Non-Fungible Apps (NFA) – The concept is quite simple; take everything that makes your web3 app run and orchestrate it through a smart contract for increased transparency, decentralization, and censorship resistance. The NFA owns everything and controls everything. When you transfer your NFA, you’re transferring your entire app.

What are NFAs?

Well Rick, you’re actually right! NFAs are an implementation on top of the ERC721 NFT standard that holds the on-chain metadata for everything about your app. Name, domain, build history, infra endpoints, etc. And unlike most NFT’s, NFA’s will probably update frequently (ex. every time you push a new production build).

But that’s not all, in the endgame we’ve got in mind, NFAs will handle everything related to keeping your app alive like owning and updating the content hash that your ENS name (or other domain) points to and paying for your apps decentralized hosting, storage, delivery, databases, RPC endpoints, and much more!

Similar to ENS, NFAs are not as much about the new primitive as much as they are about the supporting ecosystem that brings novelty and usefulness to the new primitive.


Why NFAs?

While the recent announcement of Fleek Network is a very critical piece for fully decentralizing frontends and apps, there are still other pieces of the stack (ex. DNS, HTTP, etc.) that need addressing, and we think NFA’s can help solve that. The combination of Fleek Network and NFA’s is what we feel eventually gets us to true decentralized frontend and application hosting. Let’s dive into the three main reasons why you should be excited about NFA’s.

Web3 Apps (especially the frontends) Desperately Need Decentralization

Web3 apps of today still suffer from a lack of decentralization. For the most part, every web3 app is still using centralized solutions for hosting, content delivery, storage, DNS, RPC endpoints, etc. Besides this leaving web3 frontends vulnerable to censorship and hacks, it has also created financial and even criminal liability for web3 projects and their founders. Combine that with the increasingly uncertain regulatory environment around web3, it’s now becoming way too risky for web3 projects to be the sole centralized frontend operators of their apps.

NFAs will help to solve this issue by allowing smart contracts to trustlessly own and control all of the infrastructure and assets that encompass your web3 app. For example, NFA’s will be able to automatically update your ENS (or other domain) based on the IPFS CID of your most recent build, pay for your decentralized hosting, storage, or other infra such as usage of an RPC endpoint (ex. POKT Network). Anything you’d usually do/own/pay for as a founder can now be automated and abstracted to the NFA.

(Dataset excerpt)
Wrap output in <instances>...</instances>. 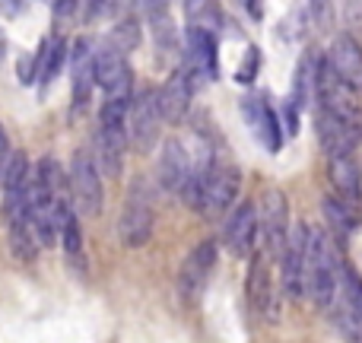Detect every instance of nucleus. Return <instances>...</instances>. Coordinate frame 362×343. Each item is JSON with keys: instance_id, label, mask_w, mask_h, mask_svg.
Masks as SVG:
<instances>
[{"instance_id": "31", "label": "nucleus", "mask_w": 362, "mask_h": 343, "mask_svg": "<svg viewBox=\"0 0 362 343\" xmlns=\"http://www.w3.org/2000/svg\"><path fill=\"white\" fill-rule=\"evenodd\" d=\"M232 4H235L251 23H261L264 19V0H232Z\"/></svg>"}, {"instance_id": "7", "label": "nucleus", "mask_w": 362, "mask_h": 343, "mask_svg": "<svg viewBox=\"0 0 362 343\" xmlns=\"http://www.w3.org/2000/svg\"><path fill=\"white\" fill-rule=\"evenodd\" d=\"M219 32L187 25L185 35V67L194 83H210L219 76Z\"/></svg>"}, {"instance_id": "19", "label": "nucleus", "mask_w": 362, "mask_h": 343, "mask_svg": "<svg viewBox=\"0 0 362 343\" xmlns=\"http://www.w3.org/2000/svg\"><path fill=\"white\" fill-rule=\"evenodd\" d=\"M325 57H327V67L362 95V48H359L356 38H353L350 32L337 35Z\"/></svg>"}, {"instance_id": "1", "label": "nucleus", "mask_w": 362, "mask_h": 343, "mask_svg": "<svg viewBox=\"0 0 362 343\" xmlns=\"http://www.w3.org/2000/svg\"><path fill=\"white\" fill-rule=\"evenodd\" d=\"M302 286L315 308H327L344 286V267L334 242L327 238L325 229H308L305 245V274H302Z\"/></svg>"}, {"instance_id": "21", "label": "nucleus", "mask_w": 362, "mask_h": 343, "mask_svg": "<svg viewBox=\"0 0 362 343\" xmlns=\"http://www.w3.org/2000/svg\"><path fill=\"white\" fill-rule=\"evenodd\" d=\"M327 175H331V185L340 191V197L359 200L362 175H359V163H356V156H353V153H337V156H327Z\"/></svg>"}, {"instance_id": "27", "label": "nucleus", "mask_w": 362, "mask_h": 343, "mask_svg": "<svg viewBox=\"0 0 362 343\" xmlns=\"http://www.w3.org/2000/svg\"><path fill=\"white\" fill-rule=\"evenodd\" d=\"M140 38H144V32H140L137 16H118V23H115L112 32H108V42H112L118 51H124V54H131V51L140 48Z\"/></svg>"}, {"instance_id": "16", "label": "nucleus", "mask_w": 362, "mask_h": 343, "mask_svg": "<svg viewBox=\"0 0 362 343\" xmlns=\"http://www.w3.org/2000/svg\"><path fill=\"white\" fill-rule=\"evenodd\" d=\"M315 134H318V144L325 150V156L353 153L359 144V134L325 105H315Z\"/></svg>"}, {"instance_id": "23", "label": "nucleus", "mask_w": 362, "mask_h": 343, "mask_svg": "<svg viewBox=\"0 0 362 343\" xmlns=\"http://www.w3.org/2000/svg\"><path fill=\"white\" fill-rule=\"evenodd\" d=\"M327 312H331L334 327H337L344 337L362 340V308L353 302V296L346 293L344 286L337 289V296H334V302L327 306Z\"/></svg>"}, {"instance_id": "29", "label": "nucleus", "mask_w": 362, "mask_h": 343, "mask_svg": "<svg viewBox=\"0 0 362 343\" xmlns=\"http://www.w3.org/2000/svg\"><path fill=\"white\" fill-rule=\"evenodd\" d=\"M257 67H261V51L251 45L248 51H245V61H242V67H238V74H235V80L238 83H255V76H257Z\"/></svg>"}, {"instance_id": "36", "label": "nucleus", "mask_w": 362, "mask_h": 343, "mask_svg": "<svg viewBox=\"0 0 362 343\" xmlns=\"http://www.w3.org/2000/svg\"><path fill=\"white\" fill-rule=\"evenodd\" d=\"M29 6V0H0V13L4 16H19Z\"/></svg>"}, {"instance_id": "6", "label": "nucleus", "mask_w": 362, "mask_h": 343, "mask_svg": "<svg viewBox=\"0 0 362 343\" xmlns=\"http://www.w3.org/2000/svg\"><path fill=\"white\" fill-rule=\"evenodd\" d=\"M216 261H219V245L213 238H204L197 242L187 257L181 261V270H178V296L185 302H197L204 296L206 283H210L213 270H216Z\"/></svg>"}, {"instance_id": "35", "label": "nucleus", "mask_w": 362, "mask_h": 343, "mask_svg": "<svg viewBox=\"0 0 362 343\" xmlns=\"http://www.w3.org/2000/svg\"><path fill=\"white\" fill-rule=\"evenodd\" d=\"M344 13H346V23H362V0H344Z\"/></svg>"}, {"instance_id": "24", "label": "nucleus", "mask_w": 362, "mask_h": 343, "mask_svg": "<svg viewBox=\"0 0 362 343\" xmlns=\"http://www.w3.org/2000/svg\"><path fill=\"white\" fill-rule=\"evenodd\" d=\"M61 245H64V255H67V267L74 274L86 277V251H83V229H80V219H76L74 207L64 213V223H61Z\"/></svg>"}, {"instance_id": "26", "label": "nucleus", "mask_w": 362, "mask_h": 343, "mask_svg": "<svg viewBox=\"0 0 362 343\" xmlns=\"http://www.w3.org/2000/svg\"><path fill=\"white\" fill-rule=\"evenodd\" d=\"M325 216L334 229V238H337V242H346L350 232H353V226H356V216H353V210L346 207V197H327L325 200Z\"/></svg>"}, {"instance_id": "20", "label": "nucleus", "mask_w": 362, "mask_h": 343, "mask_svg": "<svg viewBox=\"0 0 362 343\" xmlns=\"http://www.w3.org/2000/svg\"><path fill=\"white\" fill-rule=\"evenodd\" d=\"M140 16L150 23V35L159 45V51H175L178 35L175 23L169 16V0H140Z\"/></svg>"}, {"instance_id": "15", "label": "nucleus", "mask_w": 362, "mask_h": 343, "mask_svg": "<svg viewBox=\"0 0 362 343\" xmlns=\"http://www.w3.org/2000/svg\"><path fill=\"white\" fill-rule=\"evenodd\" d=\"M194 86H197V83L191 80L187 67L181 64V67H175L169 76H165L163 86L156 89L163 118L169 121V124H181V121L187 118V112H191V99H194Z\"/></svg>"}, {"instance_id": "11", "label": "nucleus", "mask_w": 362, "mask_h": 343, "mask_svg": "<svg viewBox=\"0 0 362 343\" xmlns=\"http://www.w3.org/2000/svg\"><path fill=\"white\" fill-rule=\"evenodd\" d=\"M305 245H308V226L296 223L289 226V236L286 245L280 251V283H283V293L289 299H302L305 296V286H302V274H305Z\"/></svg>"}, {"instance_id": "32", "label": "nucleus", "mask_w": 362, "mask_h": 343, "mask_svg": "<svg viewBox=\"0 0 362 343\" xmlns=\"http://www.w3.org/2000/svg\"><path fill=\"white\" fill-rule=\"evenodd\" d=\"M45 4H48V10L54 13L57 19H67V16H74V13H76L80 0H45Z\"/></svg>"}, {"instance_id": "30", "label": "nucleus", "mask_w": 362, "mask_h": 343, "mask_svg": "<svg viewBox=\"0 0 362 343\" xmlns=\"http://www.w3.org/2000/svg\"><path fill=\"white\" fill-rule=\"evenodd\" d=\"M344 289L353 296V302L362 308V280H359V274L353 267H344Z\"/></svg>"}, {"instance_id": "5", "label": "nucleus", "mask_w": 362, "mask_h": 343, "mask_svg": "<svg viewBox=\"0 0 362 343\" xmlns=\"http://www.w3.org/2000/svg\"><path fill=\"white\" fill-rule=\"evenodd\" d=\"M165 118L159 108V93L156 89H140L131 95V108H127V134L131 144L140 153H150V146L159 144V131H163Z\"/></svg>"}, {"instance_id": "10", "label": "nucleus", "mask_w": 362, "mask_h": 343, "mask_svg": "<svg viewBox=\"0 0 362 343\" xmlns=\"http://www.w3.org/2000/svg\"><path fill=\"white\" fill-rule=\"evenodd\" d=\"M257 232H261V216H257V207L251 200L232 207L229 216L223 226V245L229 248V255L235 257H251L257 245Z\"/></svg>"}, {"instance_id": "33", "label": "nucleus", "mask_w": 362, "mask_h": 343, "mask_svg": "<svg viewBox=\"0 0 362 343\" xmlns=\"http://www.w3.org/2000/svg\"><path fill=\"white\" fill-rule=\"evenodd\" d=\"M16 76H19V83H32L38 76V67H35V54H29V57H19V70H16Z\"/></svg>"}, {"instance_id": "25", "label": "nucleus", "mask_w": 362, "mask_h": 343, "mask_svg": "<svg viewBox=\"0 0 362 343\" xmlns=\"http://www.w3.org/2000/svg\"><path fill=\"white\" fill-rule=\"evenodd\" d=\"M185 16H187V25H200V29H210V32H219L226 23L219 0H185Z\"/></svg>"}, {"instance_id": "12", "label": "nucleus", "mask_w": 362, "mask_h": 343, "mask_svg": "<svg viewBox=\"0 0 362 343\" xmlns=\"http://www.w3.org/2000/svg\"><path fill=\"white\" fill-rule=\"evenodd\" d=\"M242 115H245V124H248V131L255 134L257 144H261L267 153H280V146H283L280 118H276L274 105H270L261 93L245 95L242 99Z\"/></svg>"}, {"instance_id": "34", "label": "nucleus", "mask_w": 362, "mask_h": 343, "mask_svg": "<svg viewBox=\"0 0 362 343\" xmlns=\"http://www.w3.org/2000/svg\"><path fill=\"white\" fill-rule=\"evenodd\" d=\"M10 159H13V146H10V137H6L4 124H0V178H4V172H6V165H10Z\"/></svg>"}, {"instance_id": "18", "label": "nucleus", "mask_w": 362, "mask_h": 343, "mask_svg": "<svg viewBox=\"0 0 362 343\" xmlns=\"http://www.w3.org/2000/svg\"><path fill=\"white\" fill-rule=\"evenodd\" d=\"M194 159L187 156L185 144L175 137L163 140V150H159V163H156V175H159V185L163 191L169 194H181L187 185V175H191Z\"/></svg>"}, {"instance_id": "28", "label": "nucleus", "mask_w": 362, "mask_h": 343, "mask_svg": "<svg viewBox=\"0 0 362 343\" xmlns=\"http://www.w3.org/2000/svg\"><path fill=\"white\" fill-rule=\"evenodd\" d=\"M305 23L315 32H331L337 23V10H334V0H305Z\"/></svg>"}, {"instance_id": "13", "label": "nucleus", "mask_w": 362, "mask_h": 343, "mask_svg": "<svg viewBox=\"0 0 362 343\" xmlns=\"http://www.w3.org/2000/svg\"><path fill=\"white\" fill-rule=\"evenodd\" d=\"M95 89V67H93V45L86 38H76L70 51V112L86 115Z\"/></svg>"}, {"instance_id": "17", "label": "nucleus", "mask_w": 362, "mask_h": 343, "mask_svg": "<svg viewBox=\"0 0 362 343\" xmlns=\"http://www.w3.org/2000/svg\"><path fill=\"white\" fill-rule=\"evenodd\" d=\"M321 74H325V54H321L318 48H305L299 64H296L293 93H289V99L299 108H315L318 89H321Z\"/></svg>"}, {"instance_id": "3", "label": "nucleus", "mask_w": 362, "mask_h": 343, "mask_svg": "<svg viewBox=\"0 0 362 343\" xmlns=\"http://www.w3.org/2000/svg\"><path fill=\"white\" fill-rule=\"evenodd\" d=\"M153 229H156V207H153L150 185L146 178H134L118 216V238L124 248H144L153 238Z\"/></svg>"}, {"instance_id": "4", "label": "nucleus", "mask_w": 362, "mask_h": 343, "mask_svg": "<svg viewBox=\"0 0 362 343\" xmlns=\"http://www.w3.org/2000/svg\"><path fill=\"white\" fill-rule=\"evenodd\" d=\"M67 181H70V200H74L76 213L86 219H95L102 213V204H105V191H102V169L95 163L93 150L80 146L70 159L67 169Z\"/></svg>"}, {"instance_id": "14", "label": "nucleus", "mask_w": 362, "mask_h": 343, "mask_svg": "<svg viewBox=\"0 0 362 343\" xmlns=\"http://www.w3.org/2000/svg\"><path fill=\"white\" fill-rule=\"evenodd\" d=\"M257 216H261L264 251L276 261L280 251H283V245H286V236H289V204H286V197H283V191H276V187L264 191Z\"/></svg>"}, {"instance_id": "2", "label": "nucleus", "mask_w": 362, "mask_h": 343, "mask_svg": "<svg viewBox=\"0 0 362 343\" xmlns=\"http://www.w3.org/2000/svg\"><path fill=\"white\" fill-rule=\"evenodd\" d=\"M127 108H131V95H112L102 102L99 108V131H95V163L102 175L118 178L124 169V153H127Z\"/></svg>"}, {"instance_id": "22", "label": "nucleus", "mask_w": 362, "mask_h": 343, "mask_svg": "<svg viewBox=\"0 0 362 343\" xmlns=\"http://www.w3.org/2000/svg\"><path fill=\"white\" fill-rule=\"evenodd\" d=\"M64 61H67V45H64L61 35H45L42 38V48L35 51V67H38V86L48 93V86L57 80L61 74Z\"/></svg>"}, {"instance_id": "8", "label": "nucleus", "mask_w": 362, "mask_h": 343, "mask_svg": "<svg viewBox=\"0 0 362 343\" xmlns=\"http://www.w3.org/2000/svg\"><path fill=\"white\" fill-rule=\"evenodd\" d=\"M93 67H95V86L105 89V99L112 95H134V74L124 51H118L112 42H102L93 48Z\"/></svg>"}, {"instance_id": "9", "label": "nucleus", "mask_w": 362, "mask_h": 343, "mask_svg": "<svg viewBox=\"0 0 362 343\" xmlns=\"http://www.w3.org/2000/svg\"><path fill=\"white\" fill-rule=\"evenodd\" d=\"M270 261L274 257L264 255H251V270H248V306L257 318L276 325L280 321V302H276V289H274V274H270Z\"/></svg>"}]
</instances>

**Aim of the exercise:** Reproduce the passage from the Non-Fungible Apps text verbatim, beginning at "But that’s not" and ending at "and much more!".

**Result below:**
But that’s not all, in the endgame we’ve got in mind, NFAs will handle everything related to keeping your app alive like owning and updating the content hash that your ENS name (or other domain) points to and paying for your apps decentralized hosting, storage, delivery, databases, RPC endpoints, and much more!